Directions:
In the data, starting with the line that contains "Given this scene, is" and going on through the line that contains "3.65 meters", replace "assault rifle" with "rifle" and write those lines out again with everything else unchanged.

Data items
########

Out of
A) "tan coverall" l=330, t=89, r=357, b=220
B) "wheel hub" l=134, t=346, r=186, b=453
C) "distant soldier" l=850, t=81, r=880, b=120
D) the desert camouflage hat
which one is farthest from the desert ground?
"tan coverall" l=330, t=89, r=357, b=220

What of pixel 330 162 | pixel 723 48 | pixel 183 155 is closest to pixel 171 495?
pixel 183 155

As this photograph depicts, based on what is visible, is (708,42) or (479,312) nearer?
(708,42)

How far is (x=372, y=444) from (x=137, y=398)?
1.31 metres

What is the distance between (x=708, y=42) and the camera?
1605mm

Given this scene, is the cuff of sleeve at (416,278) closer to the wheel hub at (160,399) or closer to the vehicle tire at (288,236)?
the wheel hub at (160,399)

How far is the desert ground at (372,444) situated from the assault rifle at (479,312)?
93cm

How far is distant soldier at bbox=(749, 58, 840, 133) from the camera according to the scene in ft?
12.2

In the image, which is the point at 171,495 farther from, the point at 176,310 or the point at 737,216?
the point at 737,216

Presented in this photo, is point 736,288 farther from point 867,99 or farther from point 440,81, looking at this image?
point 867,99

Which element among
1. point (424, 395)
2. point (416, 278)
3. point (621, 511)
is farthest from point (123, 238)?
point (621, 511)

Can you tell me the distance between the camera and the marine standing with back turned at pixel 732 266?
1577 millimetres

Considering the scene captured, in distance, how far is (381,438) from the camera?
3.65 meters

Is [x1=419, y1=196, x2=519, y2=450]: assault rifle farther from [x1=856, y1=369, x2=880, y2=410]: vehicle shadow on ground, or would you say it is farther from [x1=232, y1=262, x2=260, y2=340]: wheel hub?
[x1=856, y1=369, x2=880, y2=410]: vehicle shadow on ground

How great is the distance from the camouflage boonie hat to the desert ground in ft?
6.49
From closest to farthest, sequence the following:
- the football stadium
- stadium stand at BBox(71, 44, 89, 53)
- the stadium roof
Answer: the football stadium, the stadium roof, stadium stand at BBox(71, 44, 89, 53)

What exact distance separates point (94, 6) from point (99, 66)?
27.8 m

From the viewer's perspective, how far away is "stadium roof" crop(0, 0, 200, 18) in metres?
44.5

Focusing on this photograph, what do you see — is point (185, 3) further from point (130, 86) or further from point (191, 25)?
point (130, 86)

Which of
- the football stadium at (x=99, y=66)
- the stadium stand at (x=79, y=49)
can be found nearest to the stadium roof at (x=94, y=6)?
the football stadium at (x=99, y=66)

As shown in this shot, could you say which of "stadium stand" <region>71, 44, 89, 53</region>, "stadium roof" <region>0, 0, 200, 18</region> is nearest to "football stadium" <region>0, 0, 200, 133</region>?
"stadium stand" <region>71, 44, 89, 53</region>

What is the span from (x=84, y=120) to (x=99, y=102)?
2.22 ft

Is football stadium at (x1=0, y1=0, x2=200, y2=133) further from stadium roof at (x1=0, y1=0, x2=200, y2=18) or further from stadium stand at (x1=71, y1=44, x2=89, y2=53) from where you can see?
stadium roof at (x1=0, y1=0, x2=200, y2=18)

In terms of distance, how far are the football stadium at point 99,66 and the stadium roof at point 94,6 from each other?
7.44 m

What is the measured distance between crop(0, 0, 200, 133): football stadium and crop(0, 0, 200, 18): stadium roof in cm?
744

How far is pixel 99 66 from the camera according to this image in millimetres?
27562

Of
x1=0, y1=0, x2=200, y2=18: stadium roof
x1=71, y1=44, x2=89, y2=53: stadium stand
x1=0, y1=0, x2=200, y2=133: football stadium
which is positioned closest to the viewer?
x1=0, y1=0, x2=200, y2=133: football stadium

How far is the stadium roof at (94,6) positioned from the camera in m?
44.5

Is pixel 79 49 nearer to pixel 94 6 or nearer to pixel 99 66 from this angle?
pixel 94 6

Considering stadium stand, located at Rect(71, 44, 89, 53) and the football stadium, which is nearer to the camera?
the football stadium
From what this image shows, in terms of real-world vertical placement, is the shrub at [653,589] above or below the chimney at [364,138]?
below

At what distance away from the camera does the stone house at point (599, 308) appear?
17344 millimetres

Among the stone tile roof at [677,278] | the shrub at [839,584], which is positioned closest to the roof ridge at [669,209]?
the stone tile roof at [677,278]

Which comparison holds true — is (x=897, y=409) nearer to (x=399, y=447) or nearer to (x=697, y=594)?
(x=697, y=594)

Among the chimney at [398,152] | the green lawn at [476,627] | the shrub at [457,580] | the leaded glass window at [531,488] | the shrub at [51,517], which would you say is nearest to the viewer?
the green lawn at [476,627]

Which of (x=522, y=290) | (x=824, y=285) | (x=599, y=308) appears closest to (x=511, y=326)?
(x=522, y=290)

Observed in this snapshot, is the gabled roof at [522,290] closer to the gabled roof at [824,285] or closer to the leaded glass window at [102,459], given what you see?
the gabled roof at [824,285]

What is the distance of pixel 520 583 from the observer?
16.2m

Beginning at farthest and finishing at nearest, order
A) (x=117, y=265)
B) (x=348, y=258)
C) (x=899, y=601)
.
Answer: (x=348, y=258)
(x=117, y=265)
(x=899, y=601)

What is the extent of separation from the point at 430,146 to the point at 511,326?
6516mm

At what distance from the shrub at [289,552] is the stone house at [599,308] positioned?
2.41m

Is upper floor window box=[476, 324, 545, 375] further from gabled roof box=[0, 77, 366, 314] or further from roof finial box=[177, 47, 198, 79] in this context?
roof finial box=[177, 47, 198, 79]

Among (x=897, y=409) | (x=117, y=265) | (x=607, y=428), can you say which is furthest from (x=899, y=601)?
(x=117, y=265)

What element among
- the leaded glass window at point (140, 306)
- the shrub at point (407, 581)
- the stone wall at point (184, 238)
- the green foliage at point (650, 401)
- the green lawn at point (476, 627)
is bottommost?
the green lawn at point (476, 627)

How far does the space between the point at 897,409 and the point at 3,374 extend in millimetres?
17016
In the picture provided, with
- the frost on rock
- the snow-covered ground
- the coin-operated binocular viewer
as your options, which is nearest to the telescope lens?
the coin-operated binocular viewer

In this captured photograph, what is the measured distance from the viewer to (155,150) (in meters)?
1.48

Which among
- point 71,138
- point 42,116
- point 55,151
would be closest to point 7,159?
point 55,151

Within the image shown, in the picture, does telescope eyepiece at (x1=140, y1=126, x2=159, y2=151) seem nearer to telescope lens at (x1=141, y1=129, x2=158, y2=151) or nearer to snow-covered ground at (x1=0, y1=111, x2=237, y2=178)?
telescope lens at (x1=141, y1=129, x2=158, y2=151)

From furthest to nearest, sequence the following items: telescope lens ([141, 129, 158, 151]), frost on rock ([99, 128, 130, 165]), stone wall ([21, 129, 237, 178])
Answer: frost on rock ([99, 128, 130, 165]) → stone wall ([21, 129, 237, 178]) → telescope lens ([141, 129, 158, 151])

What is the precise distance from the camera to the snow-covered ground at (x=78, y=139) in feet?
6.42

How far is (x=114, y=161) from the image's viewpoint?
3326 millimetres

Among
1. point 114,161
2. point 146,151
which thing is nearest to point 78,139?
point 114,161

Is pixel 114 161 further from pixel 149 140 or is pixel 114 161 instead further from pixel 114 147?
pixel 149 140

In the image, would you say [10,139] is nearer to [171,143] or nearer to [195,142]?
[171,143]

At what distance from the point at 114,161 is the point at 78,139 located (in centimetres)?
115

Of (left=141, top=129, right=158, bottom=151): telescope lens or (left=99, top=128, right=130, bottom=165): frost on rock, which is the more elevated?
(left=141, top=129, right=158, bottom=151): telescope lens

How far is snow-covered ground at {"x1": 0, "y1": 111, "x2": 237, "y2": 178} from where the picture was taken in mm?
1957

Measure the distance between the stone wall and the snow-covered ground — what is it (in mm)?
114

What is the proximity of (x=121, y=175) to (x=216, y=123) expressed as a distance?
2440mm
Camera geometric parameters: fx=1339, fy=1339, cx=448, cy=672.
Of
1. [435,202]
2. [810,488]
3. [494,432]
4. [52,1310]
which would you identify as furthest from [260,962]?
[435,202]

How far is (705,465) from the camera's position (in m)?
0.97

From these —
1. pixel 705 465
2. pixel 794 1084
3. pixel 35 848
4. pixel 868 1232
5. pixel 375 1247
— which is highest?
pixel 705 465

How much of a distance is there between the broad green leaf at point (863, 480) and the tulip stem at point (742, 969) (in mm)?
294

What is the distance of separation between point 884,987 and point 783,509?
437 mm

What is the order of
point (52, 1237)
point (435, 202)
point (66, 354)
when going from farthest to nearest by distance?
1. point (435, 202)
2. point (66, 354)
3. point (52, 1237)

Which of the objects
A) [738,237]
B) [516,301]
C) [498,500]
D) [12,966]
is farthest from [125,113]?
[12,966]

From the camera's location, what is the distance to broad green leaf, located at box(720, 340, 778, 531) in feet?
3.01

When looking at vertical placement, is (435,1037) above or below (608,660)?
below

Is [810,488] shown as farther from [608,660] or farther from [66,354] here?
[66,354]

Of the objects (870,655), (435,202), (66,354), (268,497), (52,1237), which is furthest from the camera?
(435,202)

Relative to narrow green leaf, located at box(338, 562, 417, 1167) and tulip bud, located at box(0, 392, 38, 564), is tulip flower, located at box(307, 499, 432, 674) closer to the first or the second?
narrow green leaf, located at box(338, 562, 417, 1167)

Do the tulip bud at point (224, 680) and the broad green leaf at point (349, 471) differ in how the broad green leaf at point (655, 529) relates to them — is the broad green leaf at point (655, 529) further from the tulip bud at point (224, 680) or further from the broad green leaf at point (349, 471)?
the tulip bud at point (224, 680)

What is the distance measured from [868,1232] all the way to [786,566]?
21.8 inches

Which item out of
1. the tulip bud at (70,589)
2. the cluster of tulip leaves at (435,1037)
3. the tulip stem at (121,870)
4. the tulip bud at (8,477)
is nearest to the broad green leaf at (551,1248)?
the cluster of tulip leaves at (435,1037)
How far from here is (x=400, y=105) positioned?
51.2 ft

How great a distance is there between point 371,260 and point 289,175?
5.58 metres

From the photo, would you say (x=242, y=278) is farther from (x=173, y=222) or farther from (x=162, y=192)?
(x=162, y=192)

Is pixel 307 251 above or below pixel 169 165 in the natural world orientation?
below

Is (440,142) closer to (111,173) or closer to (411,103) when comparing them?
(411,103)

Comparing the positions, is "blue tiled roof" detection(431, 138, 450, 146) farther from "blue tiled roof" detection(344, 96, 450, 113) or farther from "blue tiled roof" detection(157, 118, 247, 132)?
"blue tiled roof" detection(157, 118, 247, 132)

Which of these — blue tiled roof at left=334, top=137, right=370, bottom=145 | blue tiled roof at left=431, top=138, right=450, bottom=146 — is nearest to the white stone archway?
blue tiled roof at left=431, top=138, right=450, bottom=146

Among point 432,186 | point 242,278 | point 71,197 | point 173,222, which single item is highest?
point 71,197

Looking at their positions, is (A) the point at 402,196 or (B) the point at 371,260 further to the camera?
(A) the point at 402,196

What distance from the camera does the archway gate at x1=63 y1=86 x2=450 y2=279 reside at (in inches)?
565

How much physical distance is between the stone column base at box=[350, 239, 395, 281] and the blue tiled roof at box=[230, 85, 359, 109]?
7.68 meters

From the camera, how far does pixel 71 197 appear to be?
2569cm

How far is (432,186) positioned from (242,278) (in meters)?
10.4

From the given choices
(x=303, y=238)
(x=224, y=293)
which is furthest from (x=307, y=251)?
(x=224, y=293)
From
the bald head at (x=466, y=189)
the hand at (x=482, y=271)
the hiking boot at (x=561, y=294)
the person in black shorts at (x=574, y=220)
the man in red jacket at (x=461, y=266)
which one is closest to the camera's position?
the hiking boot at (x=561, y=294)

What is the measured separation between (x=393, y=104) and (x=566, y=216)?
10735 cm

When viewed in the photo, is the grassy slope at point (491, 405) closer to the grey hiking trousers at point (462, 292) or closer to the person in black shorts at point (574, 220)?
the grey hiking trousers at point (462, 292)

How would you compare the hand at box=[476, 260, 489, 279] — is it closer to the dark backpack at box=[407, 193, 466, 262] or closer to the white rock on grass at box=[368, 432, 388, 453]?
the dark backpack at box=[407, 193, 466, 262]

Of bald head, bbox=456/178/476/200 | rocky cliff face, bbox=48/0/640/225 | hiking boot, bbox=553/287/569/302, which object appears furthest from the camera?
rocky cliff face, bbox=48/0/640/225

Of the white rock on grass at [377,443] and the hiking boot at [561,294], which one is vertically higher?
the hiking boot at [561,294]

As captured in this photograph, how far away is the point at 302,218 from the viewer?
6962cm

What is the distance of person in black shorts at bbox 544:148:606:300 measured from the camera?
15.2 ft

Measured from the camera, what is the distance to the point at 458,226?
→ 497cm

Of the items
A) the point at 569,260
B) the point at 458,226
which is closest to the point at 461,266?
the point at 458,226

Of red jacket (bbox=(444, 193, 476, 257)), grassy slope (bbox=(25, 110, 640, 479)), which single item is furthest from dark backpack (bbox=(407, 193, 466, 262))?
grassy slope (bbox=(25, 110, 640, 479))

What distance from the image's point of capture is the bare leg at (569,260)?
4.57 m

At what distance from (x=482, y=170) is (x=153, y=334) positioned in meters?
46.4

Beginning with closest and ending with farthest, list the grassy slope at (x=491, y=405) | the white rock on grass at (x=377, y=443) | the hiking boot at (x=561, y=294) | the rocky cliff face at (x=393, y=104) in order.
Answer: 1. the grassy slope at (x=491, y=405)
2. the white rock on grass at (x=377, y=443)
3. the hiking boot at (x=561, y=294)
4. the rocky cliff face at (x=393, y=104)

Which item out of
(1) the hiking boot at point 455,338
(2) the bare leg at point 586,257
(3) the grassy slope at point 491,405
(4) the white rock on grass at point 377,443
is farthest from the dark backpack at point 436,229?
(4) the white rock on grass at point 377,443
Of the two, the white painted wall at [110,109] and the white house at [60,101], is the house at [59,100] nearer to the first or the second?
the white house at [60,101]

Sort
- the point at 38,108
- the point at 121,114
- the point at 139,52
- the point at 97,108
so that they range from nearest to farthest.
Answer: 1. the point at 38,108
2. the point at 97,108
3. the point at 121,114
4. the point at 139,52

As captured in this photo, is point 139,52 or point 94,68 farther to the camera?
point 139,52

########

Final result:
Given this scene, is the cuff of sleeve at (416,278) closer to the wheel hub at (160,399) or closer to the vehicle tire at (288,236)?
the wheel hub at (160,399)

How far is the desert ground at (372,444) situated from the rifle at (479,312)?
93cm

How far is distant soldier at bbox=(749, 58, 840, 133) from the camera according to the scene in ft?
12.2

In the image, which is the point at 171,495 farther from, the point at 176,310 or the point at 737,216?
the point at 737,216

Presented in this photo, is point 736,288 farther from point 867,99 or farther from point 440,81, looking at this image?
point 867,99

Which element among
1. point (424, 395)
2. point (416, 278)
3. point (621, 511)
is farthest from point (123, 238)?
point (621, 511)

Can you tell me the distance between the camera and the marine standing with back turned at pixel 732 266?
1577 millimetres

Considering the scene captured, in distance, how far is (381,438) from the camera?
3.65 meters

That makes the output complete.